ARTICLE:
___

With astoundingly beautiful buildings, abundant green open spaces and gardens and a riverside setting, Isfahan is perhaps one of the loveliest cities of the Oriental world. Moreover, it is a gentle, manageable place where visitors are welcomed. Whether wandering in company or individually there is no hassle, only courteous salutations and, sometimes, polite if eager questioning.

Situated in the heart of Persia, Isfahan was always an important city and has buildings from most of the main periods of Islamic architecture. The Jame Mosque is perhaps the greatest monument of the Seljuk rulers of the eleventh century, and was magnificently augmented by the Mongol Ilkhanid dynasty at the turn of the thirteenth.

But it was under the Safavids that the city became a world-class metropolis. The Safavids of the sixteenth and seventeenth centuries welded the disparate peoples and customs of the Persian Empire into a culturally homogeneous unit instilled with a common notion of Iranian nationhood, and who turned the country into a bastion of Shi’ism, thus laying the foundations of the modern state of Iran. Safavid Persia was outward looking, had many contacts with the West and and the capital was truly cosmopolitan.

Shah Abbas (ruled 1587–1629) chose Isfahan as the capital, instigated its enlargement with the creation of a new town laid it out on a monumental scale and sponsored several of its finest buildings. Its infrastructure included pools and fountains, the meidan, one of the largest piazzas in the world, broad processional avenues and bridges over the Zayande Rud River which combine utilitarian functions with pleasure-seeking ones. The Imam Mosque, Lotfallah Mosque and the later interdependent complex of madrasa, khan and bazaar built by Shah Sultan Husain are among the finest public buildings of the time.

___

DATA EXTRACT:

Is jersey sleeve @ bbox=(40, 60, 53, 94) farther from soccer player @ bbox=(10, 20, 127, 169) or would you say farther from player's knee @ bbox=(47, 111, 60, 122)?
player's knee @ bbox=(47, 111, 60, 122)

___

SHORT EXERCISE A:
In the passage on Isfahan, which dynasty magnificently augmented the Jame Mosque?
SHORT EXERCISE B:
Turn the paragraph of the passage on Isfahan that begins "Shah Abbas (ruled 1587–1629)" into a short bulleted list that keeps its main facts.
SHORT EXERCISE C:
Set down the part of the passage on Isfahan that starts at "With astoundingly beautiful" and ends at "if eager questioning.", word for word.
The listing plays no part here.

COMPLETE RESPONSE A:
The Mongol Ilkhanid dynasty, at the turn of the thirteenth century.

COMPLETE RESPONSE B:
- Shah Abbas (ruled 1587–1629) made Isfahan the capital. He enlarged it with a new town laid out on a monumental scale and sponsored several of its finest buildings.
- The city's infrastructure included:
  - pools and fountains
  - the meidan, one of the largest piazzas in the world
  - broad processional avenues
  - bridges over the Zayande Rud River that combined practical and pleasure-seeking functions
- Among the finest public buildings of the time were:
  - the Imam Mosque
  - the Lotfallah Mosque
  - the later interdependent complex of madrasa, khan and bazaar built by Shah Sultan Husain

COMPLETE RESPONSE C:
With astoundingly beautiful buildings, abundant green open spaces and gardens and a riverside setting, Isfahan is perhaps one of the loveliest cities of the Oriental world. Moreover, it is a gentle, manageable place where visitors are welcomed. Whether wandering in company or individually there is no hassle, only courteous salutations and, sometimes, polite if eager questioning.